Development of breath test for pneumoconiosis: a case-control study
نویسندگان
چکیده
BACKGROUND Lipid peroxidation plays an important role in the pathogenesis of pneumoconiosis. Volatile organic compounds (VOCs) generated from lipid peroxidation might be used to detect pneumoconiosis. The objective of this study was to develop a breath test for pneumoconiosis. METHODS A case-control study was designed. Breath and ambient air were analysed by gas chromatography/mass spectrometry. After blank correction to prevent contamination from ambient air, we used canonical discriminant analysis (CDA) to assess the discrimination accuracy and principal component analysis (PCA) to generate a prediction score. The prediction accuracy was calculated and validated using the International Classification of Radiographs of the Pneumoconiosis criteria combined with an abnormal pulmonary function test as a reference standard. We generated a receiver operator characteristic (ROC) curve and calculated the area under the ROC curve (AUC) to estimate the screening accuracy of the breath test. RESULTS We enrolled 200 stone workers.

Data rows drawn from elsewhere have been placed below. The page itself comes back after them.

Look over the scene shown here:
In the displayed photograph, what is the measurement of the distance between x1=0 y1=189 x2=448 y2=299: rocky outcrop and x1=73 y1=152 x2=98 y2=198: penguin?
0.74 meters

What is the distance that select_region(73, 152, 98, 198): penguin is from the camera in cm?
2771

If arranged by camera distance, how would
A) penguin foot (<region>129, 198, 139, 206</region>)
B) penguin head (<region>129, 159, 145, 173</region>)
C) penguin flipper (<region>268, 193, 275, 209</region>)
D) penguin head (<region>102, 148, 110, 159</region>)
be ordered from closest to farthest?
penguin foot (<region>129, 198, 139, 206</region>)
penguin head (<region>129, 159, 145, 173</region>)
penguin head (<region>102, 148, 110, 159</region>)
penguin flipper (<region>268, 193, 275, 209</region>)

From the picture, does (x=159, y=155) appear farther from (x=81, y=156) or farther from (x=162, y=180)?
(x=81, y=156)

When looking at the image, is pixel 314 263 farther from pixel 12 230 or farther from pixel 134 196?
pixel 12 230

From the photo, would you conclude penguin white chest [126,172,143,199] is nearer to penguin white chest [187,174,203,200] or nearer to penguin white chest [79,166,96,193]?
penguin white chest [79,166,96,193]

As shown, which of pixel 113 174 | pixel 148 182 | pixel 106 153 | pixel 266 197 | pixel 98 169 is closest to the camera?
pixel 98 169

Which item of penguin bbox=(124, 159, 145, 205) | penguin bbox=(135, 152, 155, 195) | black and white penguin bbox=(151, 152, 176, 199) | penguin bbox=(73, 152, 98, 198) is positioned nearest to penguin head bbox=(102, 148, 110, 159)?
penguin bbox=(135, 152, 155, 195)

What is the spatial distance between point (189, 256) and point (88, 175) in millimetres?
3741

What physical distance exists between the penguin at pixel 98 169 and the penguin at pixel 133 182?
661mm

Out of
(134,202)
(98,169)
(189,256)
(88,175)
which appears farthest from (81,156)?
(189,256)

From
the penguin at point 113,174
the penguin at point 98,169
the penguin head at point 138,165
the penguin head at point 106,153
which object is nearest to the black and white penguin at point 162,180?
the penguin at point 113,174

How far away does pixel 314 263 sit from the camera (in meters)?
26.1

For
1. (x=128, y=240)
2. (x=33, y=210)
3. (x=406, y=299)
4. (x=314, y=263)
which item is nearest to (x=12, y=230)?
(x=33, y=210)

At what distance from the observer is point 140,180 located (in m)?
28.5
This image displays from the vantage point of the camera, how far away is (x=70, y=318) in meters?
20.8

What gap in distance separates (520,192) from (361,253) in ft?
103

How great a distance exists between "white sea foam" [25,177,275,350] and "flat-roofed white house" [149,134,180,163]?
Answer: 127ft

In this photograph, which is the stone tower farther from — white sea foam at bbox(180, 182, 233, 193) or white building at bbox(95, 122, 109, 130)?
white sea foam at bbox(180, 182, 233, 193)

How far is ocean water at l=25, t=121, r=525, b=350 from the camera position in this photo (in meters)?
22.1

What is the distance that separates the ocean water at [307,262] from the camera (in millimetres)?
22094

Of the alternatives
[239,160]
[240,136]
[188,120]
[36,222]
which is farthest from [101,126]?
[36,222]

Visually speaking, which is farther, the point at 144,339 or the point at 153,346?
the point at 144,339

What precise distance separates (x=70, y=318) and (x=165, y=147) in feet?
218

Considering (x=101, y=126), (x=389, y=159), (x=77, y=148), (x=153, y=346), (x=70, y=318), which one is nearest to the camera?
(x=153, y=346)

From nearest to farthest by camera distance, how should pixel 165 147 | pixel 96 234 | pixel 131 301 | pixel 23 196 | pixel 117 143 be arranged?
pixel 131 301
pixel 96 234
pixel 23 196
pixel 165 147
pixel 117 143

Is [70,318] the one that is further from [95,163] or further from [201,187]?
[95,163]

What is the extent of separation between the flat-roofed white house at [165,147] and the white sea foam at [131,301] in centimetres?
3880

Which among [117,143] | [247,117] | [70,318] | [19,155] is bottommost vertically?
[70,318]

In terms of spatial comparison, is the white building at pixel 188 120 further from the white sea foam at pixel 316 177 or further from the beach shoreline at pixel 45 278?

After excluding 5 subjects with asthma and 16 subjects who took steroids or nonsteroidal anti-inflammatory drugs, a total of 179 subjects were used in the final analyses, which included 25 cases and 154 controls. By CDA, 88.8% of subjects were correctly discriminated by their exposure status and the presence of pneumoconiosis. After excluding the VOCs of automobile exhaust and cigarette smoking, pentane and C5-C7 methylated alkanes constituted the major VOCs in the breath of persons with pneumoconiosis. Using the prediction score generated from PCA, the ROC-AUC was 0.88 (95% CI = 0.80-0.95), and the mean ROC-AUC of 5-fold cross-validation was 0.90. The breath test had good accuracy for pneumoconiosis diagnosis. CONCLUSION The analysis of breath VOCs has potential in the screening of pneumoconiosis for its non-invasiveness and high accuracy. We suggest that a multi-centre study is warranted and that all procedures must be standardized before clinical application.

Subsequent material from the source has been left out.